(Stored data entries)
● ● ● ● ● ● ●
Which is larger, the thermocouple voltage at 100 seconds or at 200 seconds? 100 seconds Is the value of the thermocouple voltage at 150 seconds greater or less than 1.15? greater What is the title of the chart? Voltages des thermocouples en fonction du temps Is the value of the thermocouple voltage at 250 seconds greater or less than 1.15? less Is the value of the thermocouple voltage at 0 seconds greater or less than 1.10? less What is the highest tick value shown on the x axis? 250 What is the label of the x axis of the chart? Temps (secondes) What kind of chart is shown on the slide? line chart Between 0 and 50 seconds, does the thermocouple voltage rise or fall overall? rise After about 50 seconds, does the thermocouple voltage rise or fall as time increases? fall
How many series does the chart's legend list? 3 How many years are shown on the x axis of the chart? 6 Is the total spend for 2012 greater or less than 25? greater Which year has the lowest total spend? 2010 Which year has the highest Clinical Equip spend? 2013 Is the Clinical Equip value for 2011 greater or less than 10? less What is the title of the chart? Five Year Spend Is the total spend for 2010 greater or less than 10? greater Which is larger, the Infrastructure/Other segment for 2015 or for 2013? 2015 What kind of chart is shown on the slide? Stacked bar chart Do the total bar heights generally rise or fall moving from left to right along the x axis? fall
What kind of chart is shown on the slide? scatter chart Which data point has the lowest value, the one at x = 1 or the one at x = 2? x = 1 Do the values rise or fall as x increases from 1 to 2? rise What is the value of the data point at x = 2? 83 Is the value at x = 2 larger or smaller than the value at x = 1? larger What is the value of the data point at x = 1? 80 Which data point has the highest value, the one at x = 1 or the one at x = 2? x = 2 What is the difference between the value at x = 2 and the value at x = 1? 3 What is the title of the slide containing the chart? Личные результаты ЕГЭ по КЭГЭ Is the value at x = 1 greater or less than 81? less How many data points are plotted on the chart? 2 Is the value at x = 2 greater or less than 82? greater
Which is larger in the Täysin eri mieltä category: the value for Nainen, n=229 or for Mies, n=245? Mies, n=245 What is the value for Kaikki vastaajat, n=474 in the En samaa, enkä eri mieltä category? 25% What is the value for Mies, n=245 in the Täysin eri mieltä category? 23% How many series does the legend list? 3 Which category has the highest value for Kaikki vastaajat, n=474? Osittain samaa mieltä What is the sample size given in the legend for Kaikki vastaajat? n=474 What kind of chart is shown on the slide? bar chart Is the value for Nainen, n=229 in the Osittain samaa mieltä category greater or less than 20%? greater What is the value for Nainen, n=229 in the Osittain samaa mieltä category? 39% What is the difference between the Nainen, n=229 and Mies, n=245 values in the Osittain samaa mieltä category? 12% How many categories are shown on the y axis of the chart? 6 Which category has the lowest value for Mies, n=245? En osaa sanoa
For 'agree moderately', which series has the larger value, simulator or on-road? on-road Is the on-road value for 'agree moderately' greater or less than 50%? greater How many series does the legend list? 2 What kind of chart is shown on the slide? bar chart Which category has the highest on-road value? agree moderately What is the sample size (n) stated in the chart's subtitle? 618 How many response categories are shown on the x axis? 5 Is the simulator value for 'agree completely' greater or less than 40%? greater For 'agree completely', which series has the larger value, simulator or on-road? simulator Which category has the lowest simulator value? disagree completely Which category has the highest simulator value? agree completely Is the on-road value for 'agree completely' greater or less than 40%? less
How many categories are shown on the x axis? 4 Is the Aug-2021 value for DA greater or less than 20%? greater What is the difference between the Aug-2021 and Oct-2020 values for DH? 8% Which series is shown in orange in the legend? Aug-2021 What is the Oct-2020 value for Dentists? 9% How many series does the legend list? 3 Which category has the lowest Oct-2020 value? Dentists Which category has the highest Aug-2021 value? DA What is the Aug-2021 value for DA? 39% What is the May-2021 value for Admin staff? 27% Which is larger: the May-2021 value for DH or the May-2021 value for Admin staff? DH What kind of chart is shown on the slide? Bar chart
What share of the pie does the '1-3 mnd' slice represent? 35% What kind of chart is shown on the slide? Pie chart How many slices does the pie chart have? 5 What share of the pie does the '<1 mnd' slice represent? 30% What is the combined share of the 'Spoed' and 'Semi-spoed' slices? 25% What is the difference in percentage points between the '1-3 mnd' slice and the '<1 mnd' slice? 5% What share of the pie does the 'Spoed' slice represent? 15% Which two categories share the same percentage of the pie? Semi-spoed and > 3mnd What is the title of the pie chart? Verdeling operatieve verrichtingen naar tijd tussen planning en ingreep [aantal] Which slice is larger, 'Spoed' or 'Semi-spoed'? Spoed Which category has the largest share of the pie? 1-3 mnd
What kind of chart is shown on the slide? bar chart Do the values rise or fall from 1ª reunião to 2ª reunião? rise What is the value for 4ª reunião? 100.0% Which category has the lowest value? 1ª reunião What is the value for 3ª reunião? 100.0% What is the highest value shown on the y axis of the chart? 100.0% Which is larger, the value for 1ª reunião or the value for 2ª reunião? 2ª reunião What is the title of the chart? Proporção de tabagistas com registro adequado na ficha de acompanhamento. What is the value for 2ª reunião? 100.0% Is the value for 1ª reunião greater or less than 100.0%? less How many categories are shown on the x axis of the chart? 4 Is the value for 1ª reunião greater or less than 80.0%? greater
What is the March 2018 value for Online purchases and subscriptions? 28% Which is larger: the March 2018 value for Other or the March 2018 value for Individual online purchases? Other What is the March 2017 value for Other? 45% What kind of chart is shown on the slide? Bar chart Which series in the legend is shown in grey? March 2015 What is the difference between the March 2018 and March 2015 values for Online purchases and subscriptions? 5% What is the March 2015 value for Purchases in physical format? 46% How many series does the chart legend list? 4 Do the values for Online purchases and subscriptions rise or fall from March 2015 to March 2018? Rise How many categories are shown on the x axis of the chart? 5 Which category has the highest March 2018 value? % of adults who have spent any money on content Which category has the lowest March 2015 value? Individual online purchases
● ● ● ● ● ● ●
## WORK INSTRUCTIONS
Change every "kind of chart" in the data above to "type of chart", leaving all else the same.

## REPLY
Which is larger, the thermocouple voltage at 100 seconds or at 200 seconds? 100 seconds Is the value of the thermocouple voltage at 150 seconds greater or less than 1.15? greater What is the title of the chart? Voltages des thermocouples en fonction du temps Is the value of the thermocouple voltage at 250 seconds greater or less than 1.15? less Is the value of the thermocouple voltage at 0 seconds greater or less than 1.10? less What is the highest tick value shown on the x axis? 250 What is the label of the x axis of the chart? Temps (secondes) What type of chart is shown on the slide? line chart Between 0 and 50 seconds, does the thermocouple voltage rise or fall overall? rise After about 50 seconds, does the thermocouple voltage rise or fall as time increases? fall
How many series does the chart's legend list? 3 How many years are shown on the x axis of the chart? 6 Is the total spend for 2012 greater or less than 25? greater Which year has the lowest total spend? 2010 Which year has the highest Clinical Equip spend? 2013 Is the Clinical Equip value for 2011 greater or less than 10? less What is the title of the chart? Five Year Spend Is the total spend for 2010 greater or less than 10? greater Which is larger, the Infrastructure/Other segment for 2015 or for 2013? 2015 What type of chart is shown on the slide? Stacked bar chart Do the total bar heights generally rise or fall moving from left to right along the x axis? fall
What type of chart is shown on the slide? scatter chart Which data point has the lowest value, the one at x = 1 or the one at x = 2? x = 1 Do the values rise or fall as x increases from 1 to 2? rise What is the value of the data point at x = 2? 83 Is the value at x = 2 larger or smaller than the value at x = 1? larger What is the value of the data point at x = 1? 80 Which data point has the highest value, the one at x = 1 or the one at x = 2? x = 2 What is the difference between the value at x = 2 and the value at x = 1? 3 What is the title of the slide containing the chart? Личные результаты ЕГЭ по КЭГЭ Is the value at x = 1 greater or less than 81? less How many data points are plotted on the chart? 2 Is the value at x = 2 greater or less than 82? greater
Which is larger in the Täysin eri mieltä category: the value for Nainen, n=229 or for Mies, n=245? Mies, n=245 What is the value for Kaikki vastaajat, n=474 in the En samaa, enkä eri mieltä category? 25% What is the value for Mies, n=245 in the Täysin eri mieltä category? 23% How many series does the legend list? 3 Which category has the highest value for Kaikki vastaajat, n=474? Osittain samaa mieltä What is the sample size given in the legend for Kaikki vastaajat? n=474 What type of chart is shown on the slide? bar chart Is the value for Nainen, n=229 in the Osittain samaa mieltä category greater or less than 20%? greater What is the value for Nainen, n=229 in the Osittain samaa mieltä category? 39% What is the difference between the Nainen, n=229 and Mies, n=245 values in the Osittain samaa mieltä category? 12% How many categories are shown on the y axis of the chart? 6 Which category has the lowest value for Mies, n=245? En osaa sanoa
For 'agree moderately', which series has the larger value, simulator or on-road? on-road Is the on-road value for 'agree moderately' greater or less than 50%? greater How many series does the legend list? 2 What type of chart is shown on the slide? bar chart Which category has the highest on-road value? agree moderately What is the sample size (n) stated in the chart's subtitle? 618 How many response categories are shown on the x axis? 5 Is the simulator value for 'agree completely' greater or less than 40%? greater For 'agree completely', which series has the larger value, simulator or on-road? simulator Which category has the lowest simulator value? disagree completely Which category has the highest simulator value? agree completely Is the on-road value for 'agree completely' greater or less than 40%? less
How many categories are shown on the x axis? 4 Is the Aug-2021 value for DA greater or less than 20%? greater What is the difference between the Aug-2021 and Oct-2020 values for DH? 8% Which series is shown in orange in the legend? Aug-2021 What is the Oct-2020 value for Dentists? 9% How many series does the legend list? 3 Which category has the lowest Oct-2020 value? Dentists Which category has the highest Aug-2021 value? DA What is the Aug-2021 value for DA? 39% What is the May-2021 value for Admin staff? 27% Which is larger: the May-2021 value for DH or the May-2021 value for Admin staff? DH What type of chart is shown on the slide? Bar chart
What share of the pie does the '1-3 mnd' slice represent? 35% What type of chart is shown on the slide? Pie chart How many slices does the pie chart have? 5 What share of the pie does the '<1 mnd' slice represent? 30% What is the combined share of the 'Spoed' and 'Semi-spoed' slices? 25% What is the difference in percentage points between the '1-3 mnd' slice and the '<1 mnd' slice? 5% What share of the pie does the 'Spoed' slice represent? 15% Which two categories share the same percentage of the pie? Semi-spoed and > 3mnd What is the title of the pie chart? Verdeling operatieve verrichtingen naar tijd tussen planning en ingreep [aantal] Which slice is larger, 'Spoed' or 'Semi-spoed'? Spoed Which category has the largest share of the pie? 1-3 mnd
What type of chart is shown on the slide? bar chart Do the values rise or fall from 1ª reunião to 2ª reunião? rise What is the value for 4ª reunião? 100.0% Which category has the lowest value? 1ª reunião What is the value for 3ª reunião? 100.0% What is the highest value shown on the y axis of the chart? 100.0% Which is larger, the value for 1ª reunião or the value for 2ª reunião? 2ª reunião What is the title of the chart? Proporção de tabagistas com registro adequado na ficha de acompanhamento. What is the value for 2ª reunião? 100.0% Is the value for 1ª reunião greater or less than 100.0%? less How many categories are shown on the x axis of the chart? 4 Is the value for 1ª reunião greater or less than 80.0%? greater
What is the March 2018 value for Online purchases and subscriptions? 28% Which is larger: the March 2018 value for Other or the March 2018 value for Individual online purchases? Other What is the March 2017 value for Other? 45% What type of chart is shown on the slide? Bar chart Which series in the legend is shown in grey? March 2015 What is the difference between the March 2018 and March 2015 values for Online purchases and subscriptions? 5% What is the March 2015 value for Purchases in physical format? 46% How many series does the chart legend list? 4 Do the values for Online purchases and subscriptions rise or fall from March 2015 to March 2018? Rise How many categories are shown on the x axis of the chart? 5 Which category has the highest March 2018 value? % of adults who have spent any money on content Which category has the lowest March 2015 value? Individual online purchases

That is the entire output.